2. The "Rule of Five" and Combining Cells

Don't worry if the math seems a bit heavy; there is one very important "Golden Rule" in \(\chi^2\) testing: Expected frequencies (\(E_i\)) must be at least 5.

If an Expected frequency is less than 5, the \(\chi^2\) test becomes unreliable. To fix this, we combine adjacent cells until the new "combined" Expected frequency is 5 or more.

Example: If you are testing a dice and the Expected frequency for rolling a '6' is only 3, you might combine the '5' and '6' categories together into one "5 or 6" category.

Common Mistake: Students often look at the Observed (\(O\)) values to see if they are less than 5. Stop! Only check the Expected (\(E\)) values for this rule.

3. Calculating Expected Frequencies

Depending on the distribution you are testing, you calculate \(E_i\) differently. The syllabus focuses on these main types:

A. Discrete Uniform Distribution

This is the easiest! If everything is equally likely (like a fair dice), then:
\( E_i = \frac{\text{Total Frequency}}{\text{Number of Categories}} \)

B. Binomial and Poisson Distributions

You use the probability formulas you learned in S2:
\( E_i = P(X = i) \times \text{Total Frequency} \)

Important Note: If you have to estimate parameters (like the mean \(\lambda\) for Poisson or probability \(p\) for Binomial) from the data because they aren't given, it will affect your "Degrees of Freedom" later!

C. Normal and Continuous Uniform Distributions

For continuous data, you calculate the probability of falling into a range (class interval) and multiply by the total frequency.

Did you know? We use the \(\chi^2\) test in medicine to see if a new drug's side effects match what was predicted in clinical trials!

4. Degrees of Freedom (\(v\))

The Degrees of Freedom (represented by the Greek letter \(\nu\) or just \(v\)) tell us which \(\chi^2\) distribution curve to use from our formula booklet.

The General Rule:

\( v = n - 1 - c \)

Where:
\(n\) is the number of cells after any combining.
\(1\) is always subtracted because the total frequencies must match.
\(c\) is the number of estimated parameters.

How many parameters (\(c\)) to subtract?

**DIRECTIONS**
**1)** Using the χ² testing notes, explain why adjacent cells are combined when an expected frequency is less than 5.
**2)** In the χ² testing notes, what does c represent in the formula v = n − 1 − c?
None of the lines is needed for this.

[Scene geometry reasoning records]

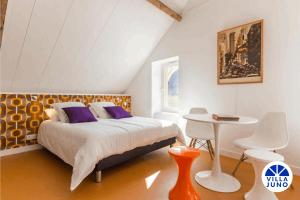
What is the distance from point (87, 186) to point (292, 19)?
3262 millimetres

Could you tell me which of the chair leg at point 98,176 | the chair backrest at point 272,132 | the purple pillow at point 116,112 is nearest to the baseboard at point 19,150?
the purple pillow at point 116,112

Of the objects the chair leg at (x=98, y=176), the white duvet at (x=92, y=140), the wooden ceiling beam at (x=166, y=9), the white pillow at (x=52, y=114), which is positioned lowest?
the chair leg at (x=98, y=176)

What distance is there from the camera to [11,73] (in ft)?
9.27

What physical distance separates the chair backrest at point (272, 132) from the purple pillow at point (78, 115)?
8.55 ft

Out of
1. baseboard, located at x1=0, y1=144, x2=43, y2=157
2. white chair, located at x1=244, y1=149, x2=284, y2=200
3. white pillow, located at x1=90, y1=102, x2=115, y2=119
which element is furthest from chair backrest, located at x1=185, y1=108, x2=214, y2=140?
baseboard, located at x1=0, y1=144, x2=43, y2=157

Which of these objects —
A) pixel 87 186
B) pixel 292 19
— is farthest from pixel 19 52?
pixel 292 19

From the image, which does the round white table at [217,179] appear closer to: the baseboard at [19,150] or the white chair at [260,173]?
the white chair at [260,173]

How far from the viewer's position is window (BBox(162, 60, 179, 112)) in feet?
13.4

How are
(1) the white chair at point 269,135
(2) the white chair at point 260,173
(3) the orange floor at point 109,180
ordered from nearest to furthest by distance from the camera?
(2) the white chair at point 260,173 → (3) the orange floor at point 109,180 → (1) the white chair at point 269,135

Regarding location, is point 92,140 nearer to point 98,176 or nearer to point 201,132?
point 98,176

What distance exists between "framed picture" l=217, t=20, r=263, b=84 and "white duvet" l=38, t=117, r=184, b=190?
1.29 m

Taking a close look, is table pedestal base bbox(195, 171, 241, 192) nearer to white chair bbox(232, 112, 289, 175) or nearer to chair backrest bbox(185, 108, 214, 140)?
white chair bbox(232, 112, 289, 175)

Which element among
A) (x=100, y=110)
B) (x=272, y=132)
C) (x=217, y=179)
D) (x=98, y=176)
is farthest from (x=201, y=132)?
(x=100, y=110)

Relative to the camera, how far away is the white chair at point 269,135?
203 cm
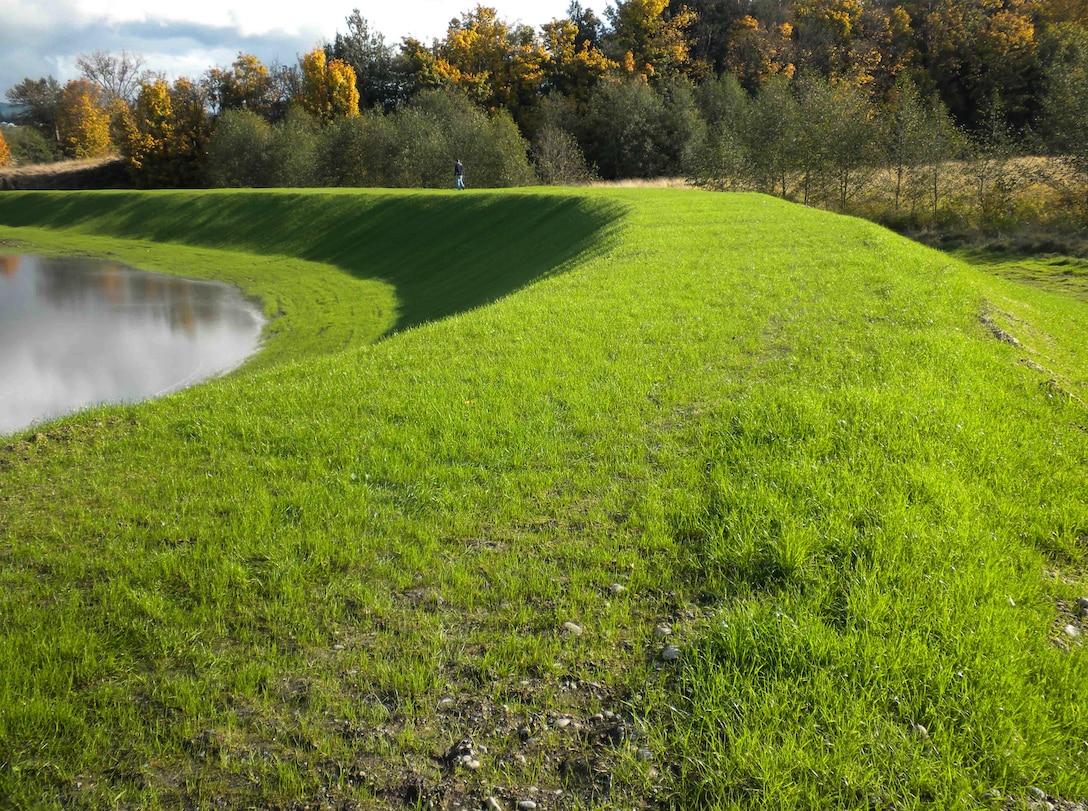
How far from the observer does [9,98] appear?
106 meters

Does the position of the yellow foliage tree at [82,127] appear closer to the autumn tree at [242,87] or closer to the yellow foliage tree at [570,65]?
the autumn tree at [242,87]

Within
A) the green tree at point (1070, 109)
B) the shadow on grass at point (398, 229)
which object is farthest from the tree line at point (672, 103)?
the shadow on grass at point (398, 229)

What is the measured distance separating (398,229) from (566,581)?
36.3 m

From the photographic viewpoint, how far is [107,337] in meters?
23.8

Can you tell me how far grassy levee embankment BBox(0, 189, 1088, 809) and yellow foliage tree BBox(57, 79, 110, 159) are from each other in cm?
10420

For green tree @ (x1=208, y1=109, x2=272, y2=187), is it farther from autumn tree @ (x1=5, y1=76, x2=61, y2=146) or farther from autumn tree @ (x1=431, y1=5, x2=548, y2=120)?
autumn tree @ (x1=5, y1=76, x2=61, y2=146)

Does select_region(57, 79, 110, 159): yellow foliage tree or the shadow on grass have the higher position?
select_region(57, 79, 110, 159): yellow foliage tree

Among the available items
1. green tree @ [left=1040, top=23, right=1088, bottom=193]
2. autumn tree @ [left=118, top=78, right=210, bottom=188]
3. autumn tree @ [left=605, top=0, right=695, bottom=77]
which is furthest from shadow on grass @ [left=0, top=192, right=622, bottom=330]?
autumn tree @ [left=605, top=0, right=695, bottom=77]

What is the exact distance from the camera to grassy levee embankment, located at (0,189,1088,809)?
3590mm

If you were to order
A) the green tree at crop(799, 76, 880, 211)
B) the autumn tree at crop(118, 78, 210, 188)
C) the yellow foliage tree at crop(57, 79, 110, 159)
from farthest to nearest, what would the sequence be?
the yellow foliage tree at crop(57, 79, 110, 159) → the autumn tree at crop(118, 78, 210, 188) → the green tree at crop(799, 76, 880, 211)

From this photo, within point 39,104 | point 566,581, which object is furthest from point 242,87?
point 566,581

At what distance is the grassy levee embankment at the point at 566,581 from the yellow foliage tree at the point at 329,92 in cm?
7121

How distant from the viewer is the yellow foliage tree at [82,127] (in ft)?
306

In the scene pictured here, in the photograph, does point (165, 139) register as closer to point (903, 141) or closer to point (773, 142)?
point (773, 142)
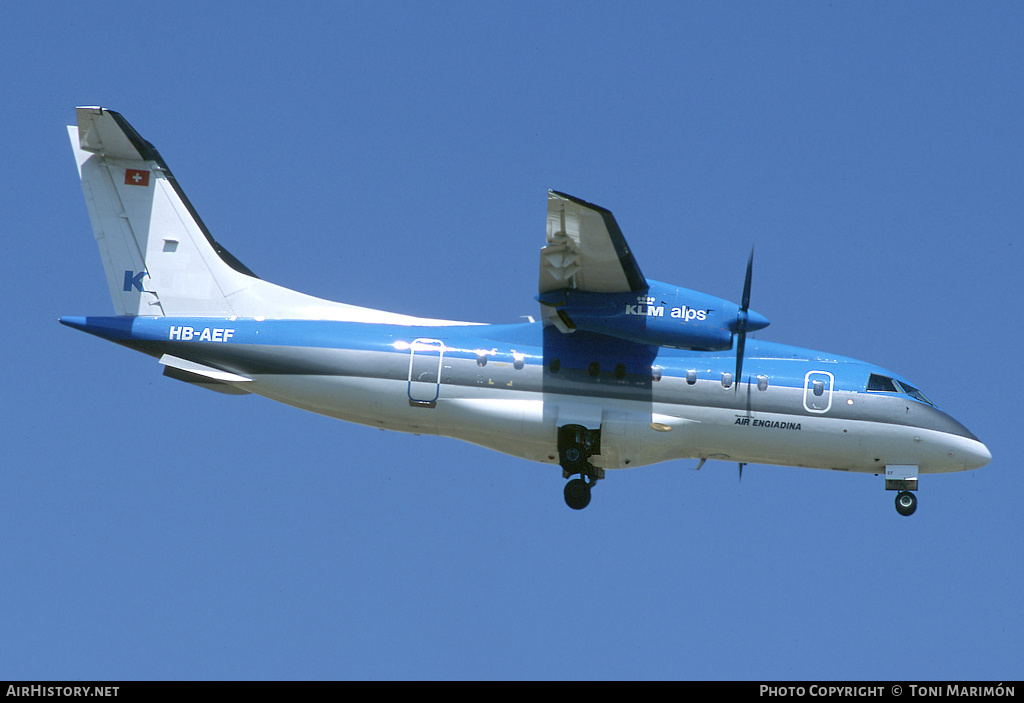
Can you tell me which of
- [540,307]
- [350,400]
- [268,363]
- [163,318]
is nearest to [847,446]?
[540,307]

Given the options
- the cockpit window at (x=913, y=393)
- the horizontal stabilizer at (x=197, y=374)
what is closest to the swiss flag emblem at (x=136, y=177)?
the horizontal stabilizer at (x=197, y=374)

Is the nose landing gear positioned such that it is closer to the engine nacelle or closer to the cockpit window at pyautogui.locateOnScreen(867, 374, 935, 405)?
the cockpit window at pyautogui.locateOnScreen(867, 374, 935, 405)

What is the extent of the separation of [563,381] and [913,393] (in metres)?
6.61

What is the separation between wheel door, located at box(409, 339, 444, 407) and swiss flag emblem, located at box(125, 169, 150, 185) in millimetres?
6264

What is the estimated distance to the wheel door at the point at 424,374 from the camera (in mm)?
21797

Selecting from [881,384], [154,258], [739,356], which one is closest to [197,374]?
[154,258]

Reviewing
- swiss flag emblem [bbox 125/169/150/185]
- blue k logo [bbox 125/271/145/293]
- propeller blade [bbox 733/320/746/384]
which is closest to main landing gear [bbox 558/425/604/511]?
propeller blade [bbox 733/320/746/384]

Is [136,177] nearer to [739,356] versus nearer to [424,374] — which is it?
[424,374]

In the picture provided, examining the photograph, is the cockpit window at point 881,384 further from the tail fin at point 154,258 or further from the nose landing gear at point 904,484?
the tail fin at point 154,258

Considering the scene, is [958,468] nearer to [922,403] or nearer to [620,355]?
[922,403]

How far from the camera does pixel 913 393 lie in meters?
22.5

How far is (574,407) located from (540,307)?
1940 mm

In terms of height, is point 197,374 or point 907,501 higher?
point 197,374

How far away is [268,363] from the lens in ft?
72.8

**RESPONSES BY TASK**
**1)** An expected frequency below 5 makes the χ² test unreliable. Adjacent cells are combined until the new combined expected frequency is 5 or more.

**2)** It is the number of estimated parameters.